Settore energetico, per le donne molta formazione e poco potere

Le donne italiane operanti nel settore energetico, pur con una elevata qualifica formativa, non hanno accesso alle posizioni apicali. E’ questa l’estrema sintesi del secondo rapporto sulla parità di genere nel settore, coordinato dall’ENEA nell’ambito di un’iniziativa dell’Agenzia Internazionale dell’Energia (IEA) che ha preso in esame sei paesi: Australia, Austria, Canada, Cile Finlandia e Italia. «Il primo importante passo per cambiare è avere una solida conoscenza del panorama attuale» esordisce il rapporto pubblicato sul sito della IEA, puntualizzando sulla mancanza di una coerente aggregazione di dati nel ??settore energetico (dal punto di vista di genere) e la conseguente inadeguata conoscenza su come rendere il settore più equilibrato tra uomini e donne. Il rapporto mira a fornire «il supporto necessario per la creazione di un sistema informativo idoneo a monitorare lo stato corrente del settore, implementare azioni e monitorare i progressi» al fine di «supportare lo sviluppo di politiche e azioni che possano accelerare la parità di genere e consentire pari opportunità per uomini e donne in futuro».
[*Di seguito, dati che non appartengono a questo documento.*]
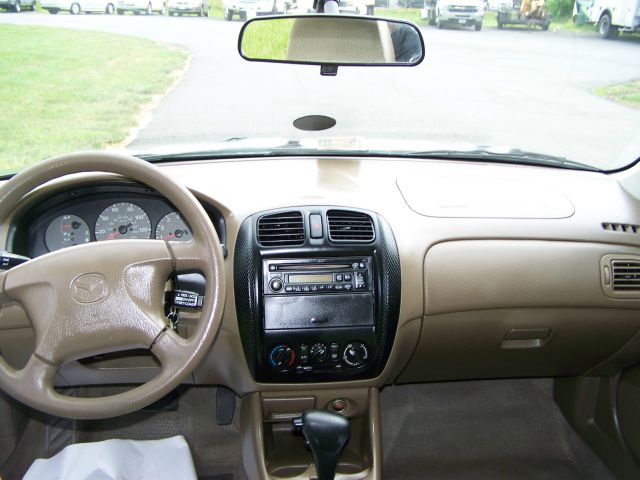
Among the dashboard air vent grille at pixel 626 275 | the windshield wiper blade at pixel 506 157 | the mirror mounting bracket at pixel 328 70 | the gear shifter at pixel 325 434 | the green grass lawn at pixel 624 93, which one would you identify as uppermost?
the mirror mounting bracket at pixel 328 70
I dati emersi dal rapporto parlano chiaro: il nostro Paese occupa un’ottima posizione nella formazione scientifica, con il 37% di donne sul totale dei laureati (contro un massimo del 40% raggiunto dalla Svezia), mentre nell’alta formazione si piazza in testa alla classifica con il 52% di donne che possiede un dottorato di ricerca.

Ciò nonostante, prendendo in esame le posizioni di potere nel settore pubblico e privato, l’Italia si situa a livelli molto bassi. La percentuale di ministri donne competenti in materia di Energia si profila con una media del 13% nel periodo 1980-2017 (contro il 31% della Svezia, che è al primo posto). La situazione non migliora se si considerano le attuali commissioni parlamentari dove l’Italia è ultima per la posizione apicale e si colloca poco meglio per quelle di vice (25%) o in generale nella composizione dei membri (25%).

L’Italia non ha amministratori delegati donne nelle società private più rilevanti del settore; in compenso ha il maggiore numero al femminile di presidenti (al primo posto con il 40%) e di membri di CdA (anche qui prima con il 35%, percentuale incrementata anche dall’applicazione della legge 120/2011 sulle pari opportunità nelle società quotate), ma nelle associazioni di industriali è al livello più basso in tutte le posizioni rilevate. Infine, nel settore della ricerca, le italiane sono ai vertici per le figure di direttore generale o equivalente (22%, al secondo posto dopo il Canada), ma nessuna ricopre la carica di presidente e siamo all’ultimo posto nel management (23% di posizioni di incarichi di struttura).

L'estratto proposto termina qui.